Bij één rit wordt altijd naar het dorp (stad) toe gereden. Het laagste nummer van twee deelnemers start in de linker baan. Bij een omloop met twee ritten is de eerste rit van het dorp (stad) af. Bij de tweede rit naar het dorp toe vindt een wisseling van baan plaats. Een eventuele kamprit is altijd naar het dorp toe met de eerste rit als startvolgorde.

Na de schifting in een A – en B- poule wordt gestart met de B-poule. De organisatie kan beslissen deze poule in zijn geheel  af te wikkelen en daarna de A-poule. Komt in een poule een rijder met een vrije rit(ten), dan is hij of zij verplicht in draf over de baan te gaan. Deze rijder gaat als eerste over de baan. Wordt steeds met een even aantal rijders gereden, dan kan de organisatie kiezen om de lijst ‘over de kop te gooien’. Dit mag slechts eenmaal per poule  geschieden.

De deelnemers houden zoveel mogelijk rekening met oude tradities in zowel de aanspanning als kledij. Minimaal is een bellenstreng verplicht. Geen bellenstreng betekent automatisch uitsluiting.

De keuring voor het schoonste geheel worden voorafgaande aan de wedstrijd verreden. De organisatie heeft de mogelijkheid tijdens de wedstrijd nog een extra rit ‘van en naar het dorp’ voor het schoonste geheel in te lassen.

In die zaken waarin het reglement niet voorziet of bij onvoorziene problemen wordt overlegd gepleegd met de plaatselijke organisatie. Mocht het niet tot een vergelijk komen, dan is de stem van de hoofdscheidsrechter doorslaggevend.

Wedstrijdsecretariaat.

Het wedstrijdsecretariaat zetelt in een afgezette ruimte op het midden van de baan. Het secretariaat houdt het verloop van de ritten bij en maakt het schema op voor de volgende ronde en staat daarbij in nauw contact met de speaker en de hoofdscheidsrechter.

Hoofdscheidsrechter/wedstrijdleider.

De hoofdscheidsrechter/ arbiter/wedstrijdleider, ook wel baancommissaris genaamd, staat in het midden van de baan. Voorafgaande aan de wedstrijd instrueert hij de andere juryleden die bij start en finish staan.

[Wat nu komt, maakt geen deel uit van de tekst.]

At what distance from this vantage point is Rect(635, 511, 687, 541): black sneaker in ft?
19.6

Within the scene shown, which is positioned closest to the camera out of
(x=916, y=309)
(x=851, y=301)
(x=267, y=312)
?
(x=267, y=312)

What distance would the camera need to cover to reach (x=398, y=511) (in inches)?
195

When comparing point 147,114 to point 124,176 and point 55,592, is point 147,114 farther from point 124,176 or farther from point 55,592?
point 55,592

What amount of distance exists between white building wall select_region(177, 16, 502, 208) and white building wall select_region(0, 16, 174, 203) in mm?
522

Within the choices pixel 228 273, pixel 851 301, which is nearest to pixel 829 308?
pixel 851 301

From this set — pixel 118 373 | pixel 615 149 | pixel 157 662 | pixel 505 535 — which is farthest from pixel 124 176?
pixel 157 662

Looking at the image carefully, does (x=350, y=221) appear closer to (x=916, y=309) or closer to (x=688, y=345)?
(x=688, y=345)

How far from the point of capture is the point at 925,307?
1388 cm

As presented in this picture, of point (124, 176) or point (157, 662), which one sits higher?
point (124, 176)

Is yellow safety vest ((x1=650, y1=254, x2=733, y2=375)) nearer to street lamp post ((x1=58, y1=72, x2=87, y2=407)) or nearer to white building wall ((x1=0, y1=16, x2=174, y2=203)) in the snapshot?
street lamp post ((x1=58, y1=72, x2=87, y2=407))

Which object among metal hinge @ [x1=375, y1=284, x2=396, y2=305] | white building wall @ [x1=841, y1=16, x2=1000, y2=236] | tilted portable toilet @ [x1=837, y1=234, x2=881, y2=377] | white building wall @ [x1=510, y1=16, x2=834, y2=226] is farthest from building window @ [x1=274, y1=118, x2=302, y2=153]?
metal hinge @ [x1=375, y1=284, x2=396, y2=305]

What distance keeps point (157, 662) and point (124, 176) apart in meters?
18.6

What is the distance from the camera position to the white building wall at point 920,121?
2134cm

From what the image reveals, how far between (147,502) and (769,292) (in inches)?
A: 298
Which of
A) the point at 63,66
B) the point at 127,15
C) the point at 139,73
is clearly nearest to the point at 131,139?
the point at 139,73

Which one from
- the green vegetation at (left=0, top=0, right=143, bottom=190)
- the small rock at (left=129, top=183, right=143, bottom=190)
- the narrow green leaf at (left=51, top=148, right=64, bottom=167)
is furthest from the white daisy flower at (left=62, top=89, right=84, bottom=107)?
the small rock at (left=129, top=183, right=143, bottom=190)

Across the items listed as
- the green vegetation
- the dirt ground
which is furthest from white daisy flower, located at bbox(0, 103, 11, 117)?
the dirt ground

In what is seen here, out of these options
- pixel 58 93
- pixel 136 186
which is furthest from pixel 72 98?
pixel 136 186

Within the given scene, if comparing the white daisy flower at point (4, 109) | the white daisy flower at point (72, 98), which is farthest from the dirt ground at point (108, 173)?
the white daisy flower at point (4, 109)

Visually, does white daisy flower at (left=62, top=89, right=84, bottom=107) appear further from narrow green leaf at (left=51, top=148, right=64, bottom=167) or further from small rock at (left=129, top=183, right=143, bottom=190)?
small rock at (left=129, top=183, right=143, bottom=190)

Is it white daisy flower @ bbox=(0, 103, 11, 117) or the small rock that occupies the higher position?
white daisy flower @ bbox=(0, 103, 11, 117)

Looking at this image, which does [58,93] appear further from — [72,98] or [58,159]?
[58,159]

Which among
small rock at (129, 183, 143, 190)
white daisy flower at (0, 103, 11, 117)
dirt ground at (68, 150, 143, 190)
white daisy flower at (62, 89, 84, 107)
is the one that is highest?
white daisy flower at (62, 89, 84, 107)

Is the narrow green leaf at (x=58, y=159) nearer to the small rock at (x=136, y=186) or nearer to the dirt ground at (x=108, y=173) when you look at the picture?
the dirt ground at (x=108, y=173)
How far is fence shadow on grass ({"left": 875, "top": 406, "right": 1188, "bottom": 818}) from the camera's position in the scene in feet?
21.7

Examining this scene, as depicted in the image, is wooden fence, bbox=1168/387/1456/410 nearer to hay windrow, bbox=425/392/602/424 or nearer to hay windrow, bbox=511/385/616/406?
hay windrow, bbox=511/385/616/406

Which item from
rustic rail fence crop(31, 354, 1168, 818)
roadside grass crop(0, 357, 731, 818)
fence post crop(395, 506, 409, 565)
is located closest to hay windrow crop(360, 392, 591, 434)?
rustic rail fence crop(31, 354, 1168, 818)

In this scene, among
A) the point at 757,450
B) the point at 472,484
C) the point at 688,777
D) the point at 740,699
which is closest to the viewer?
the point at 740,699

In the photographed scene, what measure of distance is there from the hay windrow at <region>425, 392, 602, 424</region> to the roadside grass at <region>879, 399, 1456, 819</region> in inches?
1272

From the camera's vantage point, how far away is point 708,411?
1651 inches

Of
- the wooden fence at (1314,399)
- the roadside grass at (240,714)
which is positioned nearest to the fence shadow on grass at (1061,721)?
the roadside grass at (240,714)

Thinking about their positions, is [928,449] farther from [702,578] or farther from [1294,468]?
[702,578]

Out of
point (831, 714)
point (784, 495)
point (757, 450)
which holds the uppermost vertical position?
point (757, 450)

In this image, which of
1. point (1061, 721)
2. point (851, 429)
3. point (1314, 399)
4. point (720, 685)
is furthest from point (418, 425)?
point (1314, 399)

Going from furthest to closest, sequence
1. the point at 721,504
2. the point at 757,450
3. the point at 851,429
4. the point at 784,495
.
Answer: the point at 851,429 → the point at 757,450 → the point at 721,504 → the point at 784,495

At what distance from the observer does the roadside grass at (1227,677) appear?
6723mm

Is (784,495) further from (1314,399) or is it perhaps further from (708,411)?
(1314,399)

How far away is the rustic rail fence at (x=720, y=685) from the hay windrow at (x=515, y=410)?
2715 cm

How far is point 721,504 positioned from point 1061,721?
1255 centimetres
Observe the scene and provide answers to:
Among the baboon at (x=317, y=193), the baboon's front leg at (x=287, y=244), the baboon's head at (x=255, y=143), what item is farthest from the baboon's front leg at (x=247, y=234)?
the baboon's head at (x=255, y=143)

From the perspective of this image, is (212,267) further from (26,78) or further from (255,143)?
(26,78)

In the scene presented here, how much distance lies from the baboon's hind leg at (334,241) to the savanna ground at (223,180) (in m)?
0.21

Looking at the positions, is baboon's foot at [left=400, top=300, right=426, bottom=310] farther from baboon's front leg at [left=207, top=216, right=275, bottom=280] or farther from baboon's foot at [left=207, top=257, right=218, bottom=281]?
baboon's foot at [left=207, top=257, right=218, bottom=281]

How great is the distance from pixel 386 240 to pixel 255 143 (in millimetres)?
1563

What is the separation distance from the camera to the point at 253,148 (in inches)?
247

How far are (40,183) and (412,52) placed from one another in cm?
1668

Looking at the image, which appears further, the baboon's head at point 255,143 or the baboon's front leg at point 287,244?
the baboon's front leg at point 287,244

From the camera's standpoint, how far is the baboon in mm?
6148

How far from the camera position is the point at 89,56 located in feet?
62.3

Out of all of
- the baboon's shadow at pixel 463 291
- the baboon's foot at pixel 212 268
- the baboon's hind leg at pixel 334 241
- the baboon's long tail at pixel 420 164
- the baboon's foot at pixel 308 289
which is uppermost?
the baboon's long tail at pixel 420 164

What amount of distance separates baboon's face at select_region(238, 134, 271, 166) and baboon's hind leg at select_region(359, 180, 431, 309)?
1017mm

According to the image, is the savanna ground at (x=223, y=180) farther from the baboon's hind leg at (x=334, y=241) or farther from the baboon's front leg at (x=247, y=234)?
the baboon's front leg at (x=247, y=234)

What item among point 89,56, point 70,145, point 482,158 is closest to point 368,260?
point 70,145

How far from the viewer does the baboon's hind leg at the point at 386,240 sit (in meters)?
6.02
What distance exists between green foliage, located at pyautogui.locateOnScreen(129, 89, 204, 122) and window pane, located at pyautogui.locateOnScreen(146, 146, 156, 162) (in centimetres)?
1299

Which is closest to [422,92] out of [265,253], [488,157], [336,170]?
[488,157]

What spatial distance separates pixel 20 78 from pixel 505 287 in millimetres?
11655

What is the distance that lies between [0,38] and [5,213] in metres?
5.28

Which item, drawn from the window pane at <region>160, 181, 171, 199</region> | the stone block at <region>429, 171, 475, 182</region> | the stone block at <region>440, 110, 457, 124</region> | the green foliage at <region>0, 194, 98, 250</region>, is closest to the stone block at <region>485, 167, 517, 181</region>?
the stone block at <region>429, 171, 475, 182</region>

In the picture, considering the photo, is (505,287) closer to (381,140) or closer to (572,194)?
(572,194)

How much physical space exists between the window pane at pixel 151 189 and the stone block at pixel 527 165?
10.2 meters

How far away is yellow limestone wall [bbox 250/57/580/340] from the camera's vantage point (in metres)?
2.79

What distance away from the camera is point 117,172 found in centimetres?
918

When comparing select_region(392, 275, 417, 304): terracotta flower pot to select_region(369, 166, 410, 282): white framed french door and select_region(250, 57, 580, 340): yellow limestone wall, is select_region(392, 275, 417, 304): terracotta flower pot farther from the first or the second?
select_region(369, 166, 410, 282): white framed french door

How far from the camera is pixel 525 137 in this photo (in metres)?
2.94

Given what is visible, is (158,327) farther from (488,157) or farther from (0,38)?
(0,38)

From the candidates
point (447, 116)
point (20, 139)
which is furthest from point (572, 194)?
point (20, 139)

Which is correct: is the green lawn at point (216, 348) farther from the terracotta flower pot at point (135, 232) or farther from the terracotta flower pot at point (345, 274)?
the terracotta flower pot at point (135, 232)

Hij neemt in de wedstrijd het vlagsignaal van de starter over maar heeft het recht beslissingen van alle juryleden te herroepen. Hij bepaalt of de gang van een paard correct is.

De hoofdscheidsrechter kan een combinatie uitsluiten als hij van oordeel is dat er een gevaar is voor andere deelnemers en/of publiek.  Mochten rijders het niet eens zijn met een beslissing van juryleden bij start en finish, dan is beroep mogelijk bij de hoofdscheidsrechter. Tegen zijn beslissingen is geen beroep mogelijk.

Jury

Naast de hoofdscheidsrechter kent een wedstrijd een starter en een finishjurylid. Het is aan de wedstrijdleiding en organisatie of gekozen wordt voor een staande – of ‘vliegende’ start.
Bij een ‘vliegende start’ kan tevens gebruik worden gemaakt van een ‘ assistent-starter’ maar de bevoegdheid van een goede of valse start ligt enkel en alleen bij de starter.
De finishjury kan uit twee juryleden bestaan. Eén van de juryleden staat dan op de finishlijn, de andere iets verder op.  Bij twijfel wordt eerst overleg gepleegd voordat de uitslag wordt gegeven.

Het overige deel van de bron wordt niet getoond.